Design a new avatar following Gooseworx’s entertainment-form convention. Every character in the circus has an avatar based on a specific form of entertainment: jesters, rag dolls, cartoon rubber characters, theater masks, chess pieces, modular toys, and clowns. On a blank page, design a new circus character whose avatar is based on a form of entertainment not yet represented in the show – a marionette puppet, a shadow puppet, a carnival mirror, a magic trick prop, a music box figurine, a fortune-telling machine. Establish: what entertainment form the avatar references, what color palette fits both the entertainment form and the character’s personality, and what detail in the design communicates that the character has been in the circus long enough to have developed coping mechanisms (or not).

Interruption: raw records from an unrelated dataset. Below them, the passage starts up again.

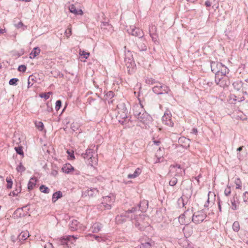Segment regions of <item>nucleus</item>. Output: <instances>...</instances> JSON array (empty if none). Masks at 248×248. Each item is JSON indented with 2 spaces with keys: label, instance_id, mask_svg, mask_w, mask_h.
<instances>
[{
  "label": "nucleus",
  "instance_id": "nucleus-18",
  "mask_svg": "<svg viewBox=\"0 0 248 248\" xmlns=\"http://www.w3.org/2000/svg\"><path fill=\"white\" fill-rule=\"evenodd\" d=\"M71 237H73L75 239H77V237H75L74 235H72V236L69 235V236H66V237H63V238H62L60 239L58 241L59 244H60L61 245H63V246L67 245V243L69 241L70 238Z\"/></svg>",
  "mask_w": 248,
  "mask_h": 248
},
{
  "label": "nucleus",
  "instance_id": "nucleus-21",
  "mask_svg": "<svg viewBox=\"0 0 248 248\" xmlns=\"http://www.w3.org/2000/svg\"><path fill=\"white\" fill-rule=\"evenodd\" d=\"M148 206V202L146 200H143L141 201L139 204V210L141 212H144L147 209Z\"/></svg>",
  "mask_w": 248,
  "mask_h": 248
},
{
  "label": "nucleus",
  "instance_id": "nucleus-25",
  "mask_svg": "<svg viewBox=\"0 0 248 248\" xmlns=\"http://www.w3.org/2000/svg\"><path fill=\"white\" fill-rule=\"evenodd\" d=\"M62 170L65 173H68L74 170V167L70 164H66L62 168Z\"/></svg>",
  "mask_w": 248,
  "mask_h": 248
},
{
  "label": "nucleus",
  "instance_id": "nucleus-24",
  "mask_svg": "<svg viewBox=\"0 0 248 248\" xmlns=\"http://www.w3.org/2000/svg\"><path fill=\"white\" fill-rule=\"evenodd\" d=\"M62 197V193L61 191H58L53 193L52 198L53 202H55L59 199Z\"/></svg>",
  "mask_w": 248,
  "mask_h": 248
},
{
  "label": "nucleus",
  "instance_id": "nucleus-13",
  "mask_svg": "<svg viewBox=\"0 0 248 248\" xmlns=\"http://www.w3.org/2000/svg\"><path fill=\"white\" fill-rule=\"evenodd\" d=\"M98 193V190L95 188H90L88 190L82 192V196L86 197L88 196L90 197H93L96 196Z\"/></svg>",
  "mask_w": 248,
  "mask_h": 248
},
{
  "label": "nucleus",
  "instance_id": "nucleus-59",
  "mask_svg": "<svg viewBox=\"0 0 248 248\" xmlns=\"http://www.w3.org/2000/svg\"><path fill=\"white\" fill-rule=\"evenodd\" d=\"M110 25L107 22H103L101 23V28H105L106 26H109Z\"/></svg>",
  "mask_w": 248,
  "mask_h": 248
},
{
  "label": "nucleus",
  "instance_id": "nucleus-50",
  "mask_svg": "<svg viewBox=\"0 0 248 248\" xmlns=\"http://www.w3.org/2000/svg\"><path fill=\"white\" fill-rule=\"evenodd\" d=\"M231 203L232 205V209L233 210H235L237 209V205L235 203V197H233V198L232 200H231Z\"/></svg>",
  "mask_w": 248,
  "mask_h": 248
},
{
  "label": "nucleus",
  "instance_id": "nucleus-26",
  "mask_svg": "<svg viewBox=\"0 0 248 248\" xmlns=\"http://www.w3.org/2000/svg\"><path fill=\"white\" fill-rule=\"evenodd\" d=\"M40 52V49L38 47H34L30 54V57L31 59H34L36 57Z\"/></svg>",
  "mask_w": 248,
  "mask_h": 248
},
{
  "label": "nucleus",
  "instance_id": "nucleus-43",
  "mask_svg": "<svg viewBox=\"0 0 248 248\" xmlns=\"http://www.w3.org/2000/svg\"><path fill=\"white\" fill-rule=\"evenodd\" d=\"M178 180L175 177H172L169 182V185L170 186H174L177 183Z\"/></svg>",
  "mask_w": 248,
  "mask_h": 248
},
{
  "label": "nucleus",
  "instance_id": "nucleus-1",
  "mask_svg": "<svg viewBox=\"0 0 248 248\" xmlns=\"http://www.w3.org/2000/svg\"><path fill=\"white\" fill-rule=\"evenodd\" d=\"M134 116L141 123L148 124L152 121L151 116L149 115L141 106H136L134 107Z\"/></svg>",
  "mask_w": 248,
  "mask_h": 248
},
{
  "label": "nucleus",
  "instance_id": "nucleus-44",
  "mask_svg": "<svg viewBox=\"0 0 248 248\" xmlns=\"http://www.w3.org/2000/svg\"><path fill=\"white\" fill-rule=\"evenodd\" d=\"M233 86L234 88L237 91H239L242 87V84L241 82L239 83L238 82H235L233 83Z\"/></svg>",
  "mask_w": 248,
  "mask_h": 248
},
{
  "label": "nucleus",
  "instance_id": "nucleus-19",
  "mask_svg": "<svg viewBox=\"0 0 248 248\" xmlns=\"http://www.w3.org/2000/svg\"><path fill=\"white\" fill-rule=\"evenodd\" d=\"M69 10L71 13L74 14L75 15H82L83 14L82 10H77L73 4L69 6Z\"/></svg>",
  "mask_w": 248,
  "mask_h": 248
},
{
  "label": "nucleus",
  "instance_id": "nucleus-63",
  "mask_svg": "<svg viewBox=\"0 0 248 248\" xmlns=\"http://www.w3.org/2000/svg\"><path fill=\"white\" fill-rule=\"evenodd\" d=\"M107 95L109 96H113L114 93L112 91H110V92H108Z\"/></svg>",
  "mask_w": 248,
  "mask_h": 248
},
{
  "label": "nucleus",
  "instance_id": "nucleus-32",
  "mask_svg": "<svg viewBox=\"0 0 248 248\" xmlns=\"http://www.w3.org/2000/svg\"><path fill=\"white\" fill-rule=\"evenodd\" d=\"M154 245V242H146L145 243H142L140 246V248H151V247Z\"/></svg>",
  "mask_w": 248,
  "mask_h": 248
},
{
  "label": "nucleus",
  "instance_id": "nucleus-40",
  "mask_svg": "<svg viewBox=\"0 0 248 248\" xmlns=\"http://www.w3.org/2000/svg\"><path fill=\"white\" fill-rule=\"evenodd\" d=\"M52 94V92H48V93H42L40 94V97L41 98H44L45 99V100H47L49 98L50 94Z\"/></svg>",
  "mask_w": 248,
  "mask_h": 248
},
{
  "label": "nucleus",
  "instance_id": "nucleus-14",
  "mask_svg": "<svg viewBox=\"0 0 248 248\" xmlns=\"http://www.w3.org/2000/svg\"><path fill=\"white\" fill-rule=\"evenodd\" d=\"M170 171L174 170L176 171L175 176H182L185 174V170H183L180 165L176 164V165H171L170 166Z\"/></svg>",
  "mask_w": 248,
  "mask_h": 248
},
{
  "label": "nucleus",
  "instance_id": "nucleus-15",
  "mask_svg": "<svg viewBox=\"0 0 248 248\" xmlns=\"http://www.w3.org/2000/svg\"><path fill=\"white\" fill-rule=\"evenodd\" d=\"M80 226V224L78 220L73 219L70 221L69 223V229L72 231L78 230Z\"/></svg>",
  "mask_w": 248,
  "mask_h": 248
},
{
  "label": "nucleus",
  "instance_id": "nucleus-60",
  "mask_svg": "<svg viewBox=\"0 0 248 248\" xmlns=\"http://www.w3.org/2000/svg\"><path fill=\"white\" fill-rule=\"evenodd\" d=\"M44 248H53V247L52 244L48 243L45 246Z\"/></svg>",
  "mask_w": 248,
  "mask_h": 248
},
{
  "label": "nucleus",
  "instance_id": "nucleus-9",
  "mask_svg": "<svg viewBox=\"0 0 248 248\" xmlns=\"http://www.w3.org/2000/svg\"><path fill=\"white\" fill-rule=\"evenodd\" d=\"M127 31L129 34L137 37H138L137 38L143 37L144 36V32L141 29L134 26H130L127 29Z\"/></svg>",
  "mask_w": 248,
  "mask_h": 248
},
{
  "label": "nucleus",
  "instance_id": "nucleus-46",
  "mask_svg": "<svg viewBox=\"0 0 248 248\" xmlns=\"http://www.w3.org/2000/svg\"><path fill=\"white\" fill-rule=\"evenodd\" d=\"M34 80V76L32 75H31L29 76L28 78V87L30 88L33 85V83H32V81Z\"/></svg>",
  "mask_w": 248,
  "mask_h": 248
},
{
  "label": "nucleus",
  "instance_id": "nucleus-52",
  "mask_svg": "<svg viewBox=\"0 0 248 248\" xmlns=\"http://www.w3.org/2000/svg\"><path fill=\"white\" fill-rule=\"evenodd\" d=\"M62 106V101L60 100H57L56 102L55 109L58 110Z\"/></svg>",
  "mask_w": 248,
  "mask_h": 248
},
{
  "label": "nucleus",
  "instance_id": "nucleus-23",
  "mask_svg": "<svg viewBox=\"0 0 248 248\" xmlns=\"http://www.w3.org/2000/svg\"><path fill=\"white\" fill-rule=\"evenodd\" d=\"M141 173V170L138 168L136 169L134 172L133 174H129L127 176V178L129 179L135 178L139 176Z\"/></svg>",
  "mask_w": 248,
  "mask_h": 248
},
{
  "label": "nucleus",
  "instance_id": "nucleus-49",
  "mask_svg": "<svg viewBox=\"0 0 248 248\" xmlns=\"http://www.w3.org/2000/svg\"><path fill=\"white\" fill-rule=\"evenodd\" d=\"M6 180L7 183V186H6L7 188H9V189L11 188L12 187V185H13V182H12L11 179L7 178Z\"/></svg>",
  "mask_w": 248,
  "mask_h": 248
},
{
  "label": "nucleus",
  "instance_id": "nucleus-64",
  "mask_svg": "<svg viewBox=\"0 0 248 248\" xmlns=\"http://www.w3.org/2000/svg\"><path fill=\"white\" fill-rule=\"evenodd\" d=\"M154 143L155 145L158 146L160 144V141L159 140H154Z\"/></svg>",
  "mask_w": 248,
  "mask_h": 248
},
{
  "label": "nucleus",
  "instance_id": "nucleus-45",
  "mask_svg": "<svg viewBox=\"0 0 248 248\" xmlns=\"http://www.w3.org/2000/svg\"><path fill=\"white\" fill-rule=\"evenodd\" d=\"M243 200L245 203L248 204V192L246 191L243 193Z\"/></svg>",
  "mask_w": 248,
  "mask_h": 248
},
{
  "label": "nucleus",
  "instance_id": "nucleus-56",
  "mask_svg": "<svg viewBox=\"0 0 248 248\" xmlns=\"http://www.w3.org/2000/svg\"><path fill=\"white\" fill-rule=\"evenodd\" d=\"M94 239L98 242H100L101 241H103L104 239L103 238L101 237H99V236H97V235H93Z\"/></svg>",
  "mask_w": 248,
  "mask_h": 248
},
{
  "label": "nucleus",
  "instance_id": "nucleus-22",
  "mask_svg": "<svg viewBox=\"0 0 248 248\" xmlns=\"http://www.w3.org/2000/svg\"><path fill=\"white\" fill-rule=\"evenodd\" d=\"M102 228V225L99 223L96 222L93 224L92 227V231L93 232L96 233L99 232Z\"/></svg>",
  "mask_w": 248,
  "mask_h": 248
},
{
  "label": "nucleus",
  "instance_id": "nucleus-41",
  "mask_svg": "<svg viewBox=\"0 0 248 248\" xmlns=\"http://www.w3.org/2000/svg\"><path fill=\"white\" fill-rule=\"evenodd\" d=\"M16 170L18 172H23L25 170V168L23 166L21 162H20L19 164L16 167Z\"/></svg>",
  "mask_w": 248,
  "mask_h": 248
},
{
  "label": "nucleus",
  "instance_id": "nucleus-48",
  "mask_svg": "<svg viewBox=\"0 0 248 248\" xmlns=\"http://www.w3.org/2000/svg\"><path fill=\"white\" fill-rule=\"evenodd\" d=\"M18 81V79L17 78H11L9 82V83L11 85H16L17 84V82Z\"/></svg>",
  "mask_w": 248,
  "mask_h": 248
},
{
  "label": "nucleus",
  "instance_id": "nucleus-53",
  "mask_svg": "<svg viewBox=\"0 0 248 248\" xmlns=\"http://www.w3.org/2000/svg\"><path fill=\"white\" fill-rule=\"evenodd\" d=\"M26 66L25 65H19L18 67V70L19 71L24 72L26 70Z\"/></svg>",
  "mask_w": 248,
  "mask_h": 248
},
{
  "label": "nucleus",
  "instance_id": "nucleus-8",
  "mask_svg": "<svg viewBox=\"0 0 248 248\" xmlns=\"http://www.w3.org/2000/svg\"><path fill=\"white\" fill-rule=\"evenodd\" d=\"M215 80L217 85L222 88H225L229 84V82L227 77H221L218 74H217V76H215Z\"/></svg>",
  "mask_w": 248,
  "mask_h": 248
},
{
  "label": "nucleus",
  "instance_id": "nucleus-6",
  "mask_svg": "<svg viewBox=\"0 0 248 248\" xmlns=\"http://www.w3.org/2000/svg\"><path fill=\"white\" fill-rule=\"evenodd\" d=\"M206 217L207 215L203 211H199L193 214L192 221L194 223L198 224L203 222Z\"/></svg>",
  "mask_w": 248,
  "mask_h": 248
},
{
  "label": "nucleus",
  "instance_id": "nucleus-58",
  "mask_svg": "<svg viewBox=\"0 0 248 248\" xmlns=\"http://www.w3.org/2000/svg\"><path fill=\"white\" fill-rule=\"evenodd\" d=\"M68 30H69V32H67V31H65V35L66 36V37L67 38H68L71 34V29L68 28Z\"/></svg>",
  "mask_w": 248,
  "mask_h": 248
},
{
  "label": "nucleus",
  "instance_id": "nucleus-34",
  "mask_svg": "<svg viewBox=\"0 0 248 248\" xmlns=\"http://www.w3.org/2000/svg\"><path fill=\"white\" fill-rule=\"evenodd\" d=\"M234 183L236 185V188L240 189L242 187V183L240 178H237L235 179Z\"/></svg>",
  "mask_w": 248,
  "mask_h": 248
},
{
  "label": "nucleus",
  "instance_id": "nucleus-47",
  "mask_svg": "<svg viewBox=\"0 0 248 248\" xmlns=\"http://www.w3.org/2000/svg\"><path fill=\"white\" fill-rule=\"evenodd\" d=\"M203 84L206 86L204 87V88L205 89H207L208 87H210L213 85V83L212 82L207 81L206 80H204L203 81Z\"/></svg>",
  "mask_w": 248,
  "mask_h": 248
},
{
  "label": "nucleus",
  "instance_id": "nucleus-7",
  "mask_svg": "<svg viewBox=\"0 0 248 248\" xmlns=\"http://www.w3.org/2000/svg\"><path fill=\"white\" fill-rule=\"evenodd\" d=\"M115 200V197L111 195L103 197L101 204L105 209H110L111 208V205Z\"/></svg>",
  "mask_w": 248,
  "mask_h": 248
},
{
  "label": "nucleus",
  "instance_id": "nucleus-28",
  "mask_svg": "<svg viewBox=\"0 0 248 248\" xmlns=\"http://www.w3.org/2000/svg\"><path fill=\"white\" fill-rule=\"evenodd\" d=\"M190 140L189 139H187L184 137H180L178 140V142L181 144L184 143L183 146H189L190 144Z\"/></svg>",
  "mask_w": 248,
  "mask_h": 248
},
{
  "label": "nucleus",
  "instance_id": "nucleus-33",
  "mask_svg": "<svg viewBox=\"0 0 248 248\" xmlns=\"http://www.w3.org/2000/svg\"><path fill=\"white\" fill-rule=\"evenodd\" d=\"M40 190L44 193H49L50 192V189L46 186L45 185H41L40 186Z\"/></svg>",
  "mask_w": 248,
  "mask_h": 248
},
{
  "label": "nucleus",
  "instance_id": "nucleus-4",
  "mask_svg": "<svg viewBox=\"0 0 248 248\" xmlns=\"http://www.w3.org/2000/svg\"><path fill=\"white\" fill-rule=\"evenodd\" d=\"M137 209V207H132L131 209L128 210L125 213L117 216L115 218L117 223L121 224L124 222L126 221V218H130L131 220H136L137 218L135 216H133L132 215H130L129 214L135 213Z\"/></svg>",
  "mask_w": 248,
  "mask_h": 248
},
{
  "label": "nucleus",
  "instance_id": "nucleus-62",
  "mask_svg": "<svg viewBox=\"0 0 248 248\" xmlns=\"http://www.w3.org/2000/svg\"><path fill=\"white\" fill-rule=\"evenodd\" d=\"M205 4L206 6L207 7H209L211 5V2L209 0H206L205 2Z\"/></svg>",
  "mask_w": 248,
  "mask_h": 248
},
{
  "label": "nucleus",
  "instance_id": "nucleus-61",
  "mask_svg": "<svg viewBox=\"0 0 248 248\" xmlns=\"http://www.w3.org/2000/svg\"><path fill=\"white\" fill-rule=\"evenodd\" d=\"M135 226L137 227H139V229H141V228L140 227V223L139 222V221L138 220H136V222H135Z\"/></svg>",
  "mask_w": 248,
  "mask_h": 248
},
{
  "label": "nucleus",
  "instance_id": "nucleus-16",
  "mask_svg": "<svg viewBox=\"0 0 248 248\" xmlns=\"http://www.w3.org/2000/svg\"><path fill=\"white\" fill-rule=\"evenodd\" d=\"M183 232L186 238L190 237L193 233V227L191 225H186L183 228Z\"/></svg>",
  "mask_w": 248,
  "mask_h": 248
},
{
  "label": "nucleus",
  "instance_id": "nucleus-17",
  "mask_svg": "<svg viewBox=\"0 0 248 248\" xmlns=\"http://www.w3.org/2000/svg\"><path fill=\"white\" fill-rule=\"evenodd\" d=\"M156 31V27L155 26H151L149 27V33L152 40L155 43H158L157 41V36L155 33Z\"/></svg>",
  "mask_w": 248,
  "mask_h": 248
},
{
  "label": "nucleus",
  "instance_id": "nucleus-37",
  "mask_svg": "<svg viewBox=\"0 0 248 248\" xmlns=\"http://www.w3.org/2000/svg\"><path fill=\"white\" fill-rule=\"evenodd\" d=\"M189 212V210H187L186 211H185L183 214L181 215L179 217V221L182 223H184L183 219L185 220V218L186 217V216L187 215V214Z\"/></svg>",
  "mask_w": 248,
  "mask_h": 248
},
{
  "label": "nucleus",
  "instance_id": "nucleus-5",
  "mask_svg": "<svg viewBox=\"0 0 248 248\" xmlns=\"http://www.w3.org/2000/svg\"><path fill=\"white\" fill-rule=\"evenodd\" d=\"M153 91L157 94L168 93L170 89L165 84L158 82L153 88Z\"/></svg>",
  "mask_w": 248,
  "mask_h": 248
},
{
  "label": "nucleus",
  "instance_id": "nucleus-29",
  "mask_svg": "<svg viewBox=\"0 0 248 248\" xmlns=\"http://www.w3.org/2000/svg\"><path fill=\"white\" fill-rule=\"evenodd\" d=\"M220 68L221 69L218 73L220 76H225L226 74H228L229 73V70L225 65L222 64Z\"/></svg>",
  "mask_w": 248,
  "mask_h": 248
},
{
  "label": "nucleus",
  "instance_id": "nucleus-55",
  "mask_svg": "<svg viewBox=\"0 0 248 248\" xmlns=\"http://www.w3.org/2000/svg\"><path fill=\"white\" fill-rule=\"evenodd\" d=\"M231 189L230 187H229L227 188H226L224 191V194L226 196H229L231 193Z\"/></svg>",
  "mask_w": 248,
  "mask_h": 248
},
{
  "label": "nucleus",
  "instance_id": "nucleus-31",
  "mask_svg": "<svg viewBox=\"0 0 248 248\" xmlns=\"http://www.w3.org/2000/svg\"><path fill=\"white\" fill-rule=\"evenodd\" d=\"M145 82L147 84L150 85L156 84L158 82L155 79L149 77L146 78Z\"/></svg>",
  "mask_w": 248,
  "mask_h": 248
},
{
  "label": "nucleus",
  "instance_id": "nucleus-54",
  "mask_svg": "<svg viewBox=\"0 0 248 248\" xmlns=\"http://www.w3.org/2000/svg\"><path fill=\"white\" fill-rule=\"evenodd\" d=\"M67 154H68V159H70V160H73L74 159H75V156L74 155V153L73 152H70L69 151H67Z\"/></svg>",
  "mask_w": 248,
  "mask_h": 248
},
{
  "label": "nucleus",
  "instance_id": "nucleus-57",
  "mask_svg": "<svg viewBox=\"0 0 248 248\" xmlns=\"http://www.w3.org/2000/svg\"><path fill=\"white\" fill-rule=\"evenodd\" d=\"M15 26H16V28L19 29L22 27L24 26V25L22 21H20L18 23L15 24Z\"/></svg>",
  "mask_w": 248,
  "mask_h": 248
},
{
  "label": "nucleus",
  "instance_id": "nucleus-10",
  "mask_svg": "<svg viewBox=\"0 0 248 248\" xmlns=\"http://www.w3.org/2000/svg\"><path fill=\"white\" fill-rule=\"evenodd\" d=\"M135 41L140 51H146L147 50V42L144 38V36L143 37L136 38Z\"/></svg>",
  "mask_w": 248,
  "mask_h": 248
},
{
  "label": "nucleus",
  "instance_id": "nucleus-12",
  "mask_svg": "<svg viewBox=\"0 0 248 248\" xmlns=\"http://www.w3.org/2000/svg\"><path fill=\"white\" fill-rule=\"evenodd\" d=\"M222 65V63L219 62H211V68L212 71L215 73V76H217V74H218L219 75V72L220 71V68Z\"/></svg>",
  "mask_w": 248,
  "mask_h": 248
},
{
  "label": "nucleus",
  "instance_id": "nucleus-42",
  "mask_svg": "<svg viewBox=\"0 0 248 248\" xmlns=\"http://www.w3.org/2000/svg\"><path fill=\"white\" fill-rule=\"evenodd\" d=\"M79 55L81 56H83L85 59H87L90 55V53L89 52H86L84 50H81L80 49L79 50Z\"/></svg>",
  "mask_w": 248,
  "mask_h": 248
},
{
  "label": "nucleus",
  "instance_id": "nucleus-27",
  "mask_svg": "<svg viewBox=\"0 0 248 248\" xmlns=\"http://www.w3.org/2000/svg\"><path fill=\"white\" fill-rule=\"evenodd\" d=\"M36 179L35 178L32 177L30 179L28 184V188L29 190H32L36 185Z\"/></svg>",
  "mask_w": 248,
  "mask_h": 248
},
{
  "label": "nucleus",
  "instance_id": "nucleus-2",
  "mask_svg": "<svg viewBox=\"0 0 248 248\" xmlns=\"http://www.w3.org/2000/svg\"><path fill=\"white\" fill-rule=\"evenodd\" d=\"M97 154L91 148L86 150L85 153L82 154V156L86 160L87 164L93 166L97 161Z\"/></svg>",
  "mask_w": 248,
  "mask_h": 248
},
{
  "label": "nucleus",
  "instance_id": "nucleus-39",
  "mask_svg": "<svg viewBox=\"0 0 248 248\" xmlns=\"http://www.w3.org/2000/svg\"><path fill=\"white\" fill-rule=\"evenodd\" d=\"M232 229L235 232H238L240 229L239 223L238 221H235L232 224Z\"/></svg>",
  "mask_w": 248,
  "mask_h": 248
},
{
  "label": "nucleus",
  "instance_id": "nucleus-38",
  "mask_svg": "<svg viewBox=\"0 0 248 248\" xmlns=\"http://www.w3.org/2000/svg\"><path fill=\"white\" fill-rule=\"evenodd\" d=\"M177 202L179 207H183L185 205L183 196L178 199Z\"/></svg>",
  "mask_w": 248,
  "mask_h": 248
},
{
  "label": "nucleus",
  "instance_id": "nucleus-20",
  "mask_svg": "<svg viewBox=\"0 0 248 248\" xmlns=\"http://www.w3.org/2000/svg\"><path fill=\"white\" fill-rule=\"evenodd\" d=\"M29 236L30 234L28 231H23L18 235V239L19 241H23L26 240Z\"/></svg>",
  "mask_w": 248,
  "mask_h": 248
},
{
  "label": "nucleus",
  "instance_id": "nucleus-30",
  "mask_svg": "<svg viewBox=\"0 0 248 248\" xmlns=\"http://www.w3.org/2000/svg\"><path fill=\"white\" fill-rule=\"evenodd\" d=\"M125 50L126 49V46L124 47ZM125 61L126 62L128 60V62L131 63L133 62V57L131 54V52L128 50L127 52L125 51Z\"/></svg>",
  "mask_w": 248,
  "mask_h": 248
},
{
  "label": "nucleus",
  "instance_id": "nucleus-51",
  "mask_svg": "<svg viewBox=\"0 0 248 248\" xmlns=\"http://www.w3.org/2000/svg\"><path fill=\"white\" fill-rule=\"evenodd\" d=\"M15 150H16L17 154L20 155H23V151L22 147H15Z\"/></svg>",
  "mask_w": 248,
  "mask_h": 248
},
{
  "label": "nucleus",
  "instance_id": "nucleus-11",
  "mask_svg": "<svg viewBox=\"0 0 248 248\" xmlns=\"http://www.w3.org/2000/svg\"><path fill=\"white\" fill-rule=\"evenodd\" d=\"M163 124L172 127L174 123L171 120V114L169 111H166L162 118Z\"/></svg>",
  "mask_w": 248,
  "mask_h": 248
},
{
  "label": "nucleus",
  "instance_id": "nucleus-36",
  "mask_svg": "<svg viewBox=\"0 0 248 248\" xmlns=\"http://www.w3.org/2000/svg\"><path fill=\"white\" fill-rule=\"evenodd\" d=\"M21 191V186H20L18 189L16 188V189L14 190L12 192H10L9 194V195L10 196L12 195L13 196H17L18 194L19 193H20Z\"/></svg>",
  "mask_w": 248,
  "mask_h": 248
},
{
  "label": "nucleus",
  "instance_id": "nucleus-3",
  "mask_svg": "<svg viewBox=\"0 0 248 248\" xmlns=\"http://www.w3.org/2000/svg\"><path fill=\"white\" fill-rule=\"evenodd\" d=\"M117 110L118 114L116 115V118L121 124H123L124 120L127 117V109L124 103H120L117 106Z\"/></svg>",
  "mask_w": 248,
  "mask_h": 248
},
{
  "label": "nucleus",
  "instance_id": "nucleus-35",
  "mask_svg": "<svg viewBox=\"0 0 248 248\" xmlns=\"http://www.w3.org/2000/svg\"><path fill=\"white\" fill-rule=\"evenodd\" d=\"M35 125L39 130H43L44 128V124L42 122H36L35 123Z\"/></svg>",
  "mask_w": 248,
  "mask_h": 248
}]
</instances>
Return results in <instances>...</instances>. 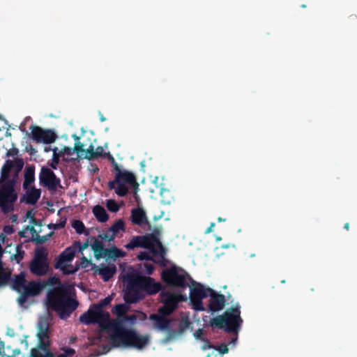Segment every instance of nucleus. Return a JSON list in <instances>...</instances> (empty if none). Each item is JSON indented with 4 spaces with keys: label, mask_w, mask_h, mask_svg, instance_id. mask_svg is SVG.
I'll list each match as a JSON object with an SVG mask.
<instances>
[{
    "label": "nucleus",
    "mask_w": 357,
    "mask_h": 357,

This is the exact design brief that Gooseworx worked from when developing the original cast – reportedly completing all character designs in under a week.
The tone-and-color matching challenge. Print one page showing Pomni in a frightened or anxious moment, and one page showing her in a relatively calmer moment (the Gummigoo hug page is the show’s warmest Pomni scene). Color the frightened page with a palette that externalizes her anxiety: push the background toward cooler, more desaturated tones; keep the circus environment’s colors present but slightly greyed; render her outfit in its canonical blue-red but lean the shadows toward blue-grey. Color the calmer page in a fully saturated, circus-bright palette with warmer shadow tones. The exercise demonstrates how the same character in the same canonical colors reads as more or less threatening based exclusively on the surrounding palette and shadow temperature – a fundamental technique in animation, illustration, and color design.